_Goal_
Reproduce word for word the stretch of the forum thread below from "No need: Richard" through "information, Thank you!".

#### Page text ####

For a completely different take on things, why not create your own copy of the sqlite docs from the sqlite docsrc repository? I've had passable results for that, stuffing the rendered results into a fossil of their own that I can then self-host without any attempt to reach out to the canonical site except for docsrc updates. The instructions for rendering the documents can be followed certainly on a low-end Linux machine with the requirements installed. I simply render to a directory under fossil management, then update the local fossil to suit.

There is one disadvantage to this approach, it works for one specific site and one specific set of circumstances. For crawling, say, the TCL site, my suggestion may not work at all.

I hope this provides a slightly different perspective.

Regards, brickviking
(Post 33)

(5) By Slatian (slatian) on 2024-08-16 11:49:54 in reply to 4 [link] [source]

There is one disadvantage to this approach, it works for one specific site and one specific set of circumstances …

And solves the problem for me only.

If I would be happy with the "me only" workaround solution I wouldn't have started this thread.

Also having looked at the source code: No I'm not even going to try and implement that myself, there too too many mechanisms going on and the fossil code (and quality) is no match for my limited C-skills.

(6) By Stephan Beal (stephan) on 2024-08-16 13:56:04 in reply to 5 [link] [source]

Also having looked at the source code: No I'm not even going to try and implement that myself

No need: Richard added /robots.txt capability. Its utility is, however, necessarily limited to fossil instances which run as standalone servers (which is not a common configuration, and is definitely not the case for any of the sqlite.org-related projects). See the notes in that checkin for more details.

(8) By Slatian (slatian) on 2024-08-16 14:43:03 in reply to 6 [link] [source]

That's useful information, Thank you!

I'll probably combine that with a "if is has a query parameter, don't crawl it" policy for fossil and see how it turns out.

@Daniel: 🙃

(7) By Daniel Dumitriu (danield) on 2024-08-16 14:18:14 in reply to 5 [link] [source]

fossil code (and quality) is no match for my limited C-skills.

I thought no Rust programmer fears C... 😁

#### Given entries ####

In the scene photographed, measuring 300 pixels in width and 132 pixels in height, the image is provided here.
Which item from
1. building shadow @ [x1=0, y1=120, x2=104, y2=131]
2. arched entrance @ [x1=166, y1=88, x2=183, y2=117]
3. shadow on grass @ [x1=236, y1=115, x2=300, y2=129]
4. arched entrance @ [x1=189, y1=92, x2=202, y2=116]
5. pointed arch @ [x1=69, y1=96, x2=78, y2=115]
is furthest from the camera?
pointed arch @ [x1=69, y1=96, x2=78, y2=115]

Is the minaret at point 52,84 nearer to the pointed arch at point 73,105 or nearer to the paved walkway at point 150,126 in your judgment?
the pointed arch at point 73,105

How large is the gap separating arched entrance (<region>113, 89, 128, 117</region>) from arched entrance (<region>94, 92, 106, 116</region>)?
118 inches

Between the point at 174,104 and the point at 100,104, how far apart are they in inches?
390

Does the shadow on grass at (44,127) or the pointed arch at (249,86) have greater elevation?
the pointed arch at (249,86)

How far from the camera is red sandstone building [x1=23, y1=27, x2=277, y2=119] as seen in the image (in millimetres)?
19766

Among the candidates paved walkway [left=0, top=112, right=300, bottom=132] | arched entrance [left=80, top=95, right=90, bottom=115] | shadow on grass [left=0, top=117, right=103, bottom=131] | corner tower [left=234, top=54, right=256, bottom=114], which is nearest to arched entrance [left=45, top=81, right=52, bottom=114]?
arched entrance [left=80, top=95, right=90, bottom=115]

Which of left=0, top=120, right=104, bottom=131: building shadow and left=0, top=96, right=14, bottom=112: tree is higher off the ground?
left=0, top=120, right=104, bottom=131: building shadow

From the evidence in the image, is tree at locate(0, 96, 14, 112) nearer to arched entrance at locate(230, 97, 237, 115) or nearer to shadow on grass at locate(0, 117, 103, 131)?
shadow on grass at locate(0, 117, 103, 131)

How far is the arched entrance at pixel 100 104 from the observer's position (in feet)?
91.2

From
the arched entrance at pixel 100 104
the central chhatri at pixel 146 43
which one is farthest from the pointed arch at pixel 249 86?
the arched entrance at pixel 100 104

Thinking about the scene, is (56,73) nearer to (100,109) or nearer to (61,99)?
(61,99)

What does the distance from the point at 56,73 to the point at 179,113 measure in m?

####

_Finished task_
No need: Richard added /robots.txt capability. Its utility is, however, necessarily limited to fossil instances which run as standalone servers (which is not a common configuration, and is definitely not the case for any of the sqlite.org-related projects). See the notes in that checkin for more details.

(8) By Slatian (slatian) on 2024-08-16 14:43:03 in reply to 6 [link] [source]

That's useful information, Thank you!